È ormai calata completamente la sera e le luci di questa metropoli illuminano la strada.

Sfrecciamo nel traffico tra i clacson e i rumori tipici di una città grande come questa.

Da ogni locale si sente uscire musica diversa che rende tutto più armonioso nonostante questo tipico temporale estivo.

L'aria calda profuma di umidità.

"Siamo quasi arrivate a destinazione" mi dice Riccia al volante mentre non distoglie lo sguardo dalla strada.

Sono seduta sui sedili dietro e nemmeno io mi volto per guardarla "Okay"

Dico solo questo. Nulla di più.

La mia testa è affollata e sto cercando di svuotarla.

La missione.
Devo pensare solamente alla missione.
Niente può distrarmi.
Distrarsi è la differenza tra la vita e la morte.

Non posso però evitare di pensare alle ultime ore perché la verità è che niente è facile ed io ne sono stufa.

La Berlina si ferma sul ciglio della strada e Riccia finalmente si volta per guardarmi. Posso percepire il suo sguardo preoccupato ed è proprio per questo che non smetto di guardare le gocce di pioggia scorrere lungo il finestrino. Non voglio vedere quello sguardo.

"Il luogo è a un isolato.
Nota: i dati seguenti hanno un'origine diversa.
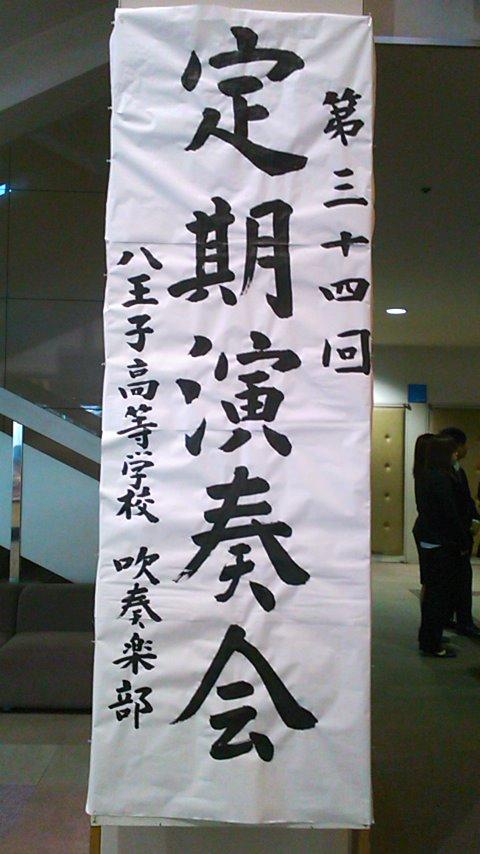 第34回八王子高等学校吹奏楽部定期演奏会2日目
Ti devo lasciare lì e.." inizia a ripetere le istruzioni.

"Conosco il piano" taglio corto, so i dettagli a memoria, non mi serve un ripasso.

Lei ora dovrebbe mettere in moto ma esita "..vuoi parlarmi prima?" Prova a chiedere titubante la mia amica.

"No" rispondo secca e finalmente il mio sguardo gelido incontra il suo "Perché non c'è niente di cui parlare"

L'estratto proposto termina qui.